The Association of Independent Inventory Clerks (AIIC) has outlined the fact that many landlords chose not to have a professional inventory done. This is in spite of the fact that 12.5 per cent of over 20,000 tenants have had a deposit withheld before.
The most common reasons for withholding a deposit include cleaning and redecoration costs, details which could clearly be outlined in an inventory to avoid unnecessary fines at the end of a tenancy. It was discovered that a mere 70 per cent of tenants surveyed received an inventory and a description of the property and its contents at the onset of their tenancy.
Furthermore, it is unclear as to whether the reports that were issued were informally compiled by a landlord or through an accredited inventory clerk. Fair wear and tear is often a grey area for landlords and tenants, and thus can lead to a high level of disputes at the end of a tenancy if not properly considered beforehand. Disputes often involve a formal Alternative Dispute Resolution service that will side with the tenant if the landlord is unable to provide suitable evidence to support their claim, due to the fact that the tenants deposit allegedly belongs to them.
Joint chair of the AIIC, Danny Zane, said: ‘With the election over and a new housing minister now in place, it’s time for the government to think about housing and in particular the growing private rented sector, which now accounts for around a fifth of all households. Independent, third party inventories are a fundamentally important part of the lettings process and they need to be made obligatory.

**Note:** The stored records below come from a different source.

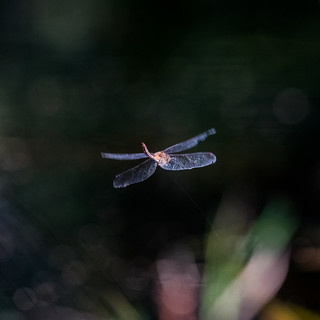 Tethered Dragonfly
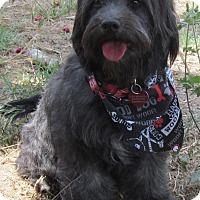 Adopt A Pet :: Mollie - Torrance, CA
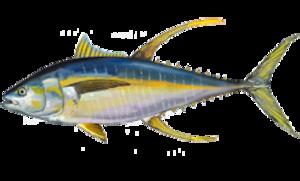 Neothunnus - T. albacares yellowfin tuna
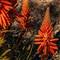 Ornimental-Aloe-Plant-Web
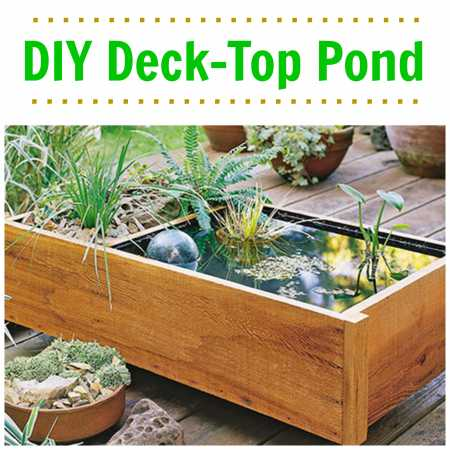 Easy tutorial to build a beautiful deck top pond home for Cheap backyard pond ideas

‘In the past, politicians have been quick to praise the success of compulsory deposit protection – introduced in 2007. But if there is no unbiased inventory detailing the condition of the property at the beginning and end of the tenancy, then all this good work is undermined and it could be argued that taking deposits and protecting them is essentially rendered pointless. Landlords and letting agents should not be compiling what can very easily be considered as biased inventory reports that tenants must sign prior to getting access to their new home.’